You Can Be a Role Model
You can be a role model too, even if the underrepresented group(s) you identify with aren’t obvious. Look around you. If you identify with any of these groups or characteristics, but find few (or even zero) people who represent them, then you could be a role model for:
- People with dyslexia
- Single parents
- Transgender people
- People who have gone through redundancy
- People with a chronic illness
- Or any other underrepresented, or inspiring group of people
What Do Role Models Do?
It’s reasonable to hear the words “role model” and assume that the person being referred to must be doing something extra special or awe-worthy. The truth is, it’s more about being seen; being visible. Remember: “You cannot be what you cannot see.”
You’re more than likely already doing all kinds of great things. Just do them in a way that allows other people to see them too, and be inspired by them.
Do what you do, publicly:
- Write about your experiences and share them online
- Submit to speak at conferences or events
- Teach people how to do things you’re good at, through workshops, meet ups, or courses
- Contribute to interesting discussions on social media, group chats or forums
- Be proud of who you are and what you represent
- Put yourself forward as a guest on podcasts
- Speak about what it’s like to be in a minority or underrepresented group
- Talk about the challenges you’ve overcome, especially when those challenges are part of what makes you great and inspiring
How Do Role Models Support Others?
As well as flying your own flag for diversity, it’s important to lift up others around you and help them succeed. There are several reasons why some groups are underrepresented in the first place (including social and historical), so we need to do our bit to make things less difficult for them and level the playing field. You can do this even if you don’t consider yourself a role model.
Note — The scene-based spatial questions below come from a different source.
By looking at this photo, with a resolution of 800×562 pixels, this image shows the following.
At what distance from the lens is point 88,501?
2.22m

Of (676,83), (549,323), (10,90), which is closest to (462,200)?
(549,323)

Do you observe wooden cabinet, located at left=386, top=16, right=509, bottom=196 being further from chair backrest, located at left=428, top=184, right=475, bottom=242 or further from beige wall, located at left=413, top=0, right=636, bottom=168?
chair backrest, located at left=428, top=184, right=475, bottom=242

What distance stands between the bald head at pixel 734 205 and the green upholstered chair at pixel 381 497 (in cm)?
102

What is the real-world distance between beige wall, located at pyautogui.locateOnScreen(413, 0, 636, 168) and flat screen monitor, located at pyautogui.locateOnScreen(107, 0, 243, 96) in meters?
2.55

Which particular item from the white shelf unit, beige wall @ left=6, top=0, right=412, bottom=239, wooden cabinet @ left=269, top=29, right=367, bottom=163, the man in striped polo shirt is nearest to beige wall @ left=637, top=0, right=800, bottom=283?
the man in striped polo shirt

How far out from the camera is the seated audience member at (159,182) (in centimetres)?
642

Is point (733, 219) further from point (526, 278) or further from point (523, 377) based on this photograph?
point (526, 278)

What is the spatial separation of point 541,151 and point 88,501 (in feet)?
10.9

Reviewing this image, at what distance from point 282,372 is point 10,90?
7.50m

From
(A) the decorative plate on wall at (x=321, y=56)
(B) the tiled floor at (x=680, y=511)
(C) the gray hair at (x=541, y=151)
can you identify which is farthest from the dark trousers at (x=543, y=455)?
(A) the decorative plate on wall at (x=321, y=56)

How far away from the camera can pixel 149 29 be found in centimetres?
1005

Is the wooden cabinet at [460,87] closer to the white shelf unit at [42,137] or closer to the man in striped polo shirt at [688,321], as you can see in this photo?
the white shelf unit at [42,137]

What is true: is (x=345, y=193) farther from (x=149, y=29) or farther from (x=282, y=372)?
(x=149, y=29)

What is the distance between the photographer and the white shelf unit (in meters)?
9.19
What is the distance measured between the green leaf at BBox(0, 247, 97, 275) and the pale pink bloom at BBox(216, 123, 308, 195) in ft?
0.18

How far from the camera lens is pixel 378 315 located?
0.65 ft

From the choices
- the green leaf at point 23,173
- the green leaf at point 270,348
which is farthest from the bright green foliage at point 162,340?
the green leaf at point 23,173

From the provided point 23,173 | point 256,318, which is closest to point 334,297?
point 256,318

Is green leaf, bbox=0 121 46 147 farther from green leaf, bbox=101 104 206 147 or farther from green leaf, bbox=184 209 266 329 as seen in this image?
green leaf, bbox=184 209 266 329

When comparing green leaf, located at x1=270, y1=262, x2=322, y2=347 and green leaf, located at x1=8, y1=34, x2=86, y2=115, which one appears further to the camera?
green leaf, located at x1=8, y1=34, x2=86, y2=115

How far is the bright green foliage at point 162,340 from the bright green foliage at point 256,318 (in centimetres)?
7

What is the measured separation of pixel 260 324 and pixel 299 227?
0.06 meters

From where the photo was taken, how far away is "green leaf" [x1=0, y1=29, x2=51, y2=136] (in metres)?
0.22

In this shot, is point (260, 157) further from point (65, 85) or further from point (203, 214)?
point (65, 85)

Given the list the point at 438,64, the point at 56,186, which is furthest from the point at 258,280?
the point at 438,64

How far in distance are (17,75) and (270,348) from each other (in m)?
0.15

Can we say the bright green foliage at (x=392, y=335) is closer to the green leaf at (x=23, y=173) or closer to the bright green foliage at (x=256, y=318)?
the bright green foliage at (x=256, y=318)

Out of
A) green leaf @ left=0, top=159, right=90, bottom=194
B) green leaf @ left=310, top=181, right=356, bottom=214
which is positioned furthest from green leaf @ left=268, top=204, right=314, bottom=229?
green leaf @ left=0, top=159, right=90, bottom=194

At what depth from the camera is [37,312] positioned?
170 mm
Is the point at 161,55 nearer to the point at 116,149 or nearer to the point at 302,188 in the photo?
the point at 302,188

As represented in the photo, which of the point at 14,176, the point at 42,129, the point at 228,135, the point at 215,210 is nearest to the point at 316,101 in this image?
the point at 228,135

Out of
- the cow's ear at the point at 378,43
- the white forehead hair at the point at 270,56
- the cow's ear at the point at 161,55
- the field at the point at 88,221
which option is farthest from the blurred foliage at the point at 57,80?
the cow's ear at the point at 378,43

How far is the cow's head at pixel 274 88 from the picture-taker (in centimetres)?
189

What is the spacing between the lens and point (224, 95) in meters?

Here are some ideas for how to support others in minority or underrepresented groups:
- Give frequent, encouraging feedback to people you see working hard, improving, or finding their voice
- Challenge the events, organisations and companies you’re part of to diversify their speakers, attendees and workforce
- Call out discrimination when you see it and ask questions when you suspect it
- Mentor or sponsor someone
- Share details about good initiatives you’ve seen
- Make an effort to include people and show that you care about what they have to say
- Share and celebrate the achievements and success of others
- Invite someone to be interviewed on your podcast or blog
- When giving examples or referencing fictional characters, diversify for the sake of diversity and inclusion, and not because it has a specific impact on the story / example
- Use different cultures and demographics in your user personas
- Encourage others to be role models too
You Can Make a Difference
No matter what background you have, and even if you’re not in a formal position of power, you can still make a difference. You can fly the flag for diversity and encourage others to do so too by being a visible, positive role model and supporting others.
These are just some of the many ways in which we can do great things together, inspiring both those around us and those who might follow in our footsteps. If you have any other ideas, please let me know about them in the comments. I’d also love to know who your role models are; who inspires you and why? Who have been your biggest supporters over the years? Let me know on Twitter and give them a well-deserved shout-out.
I’d also like to recognise some of the people who have supported me from the very start of my testing journey, and who continue to encourage and inspire me, and many others. I could name quite a few, but I’ll mention just a handful here. Patrick Prill, Bill Matthews, Danny Dainton, Rich Rogers, Marcel Gehlen, Katrina Clokie, Angie Jones: Thank you.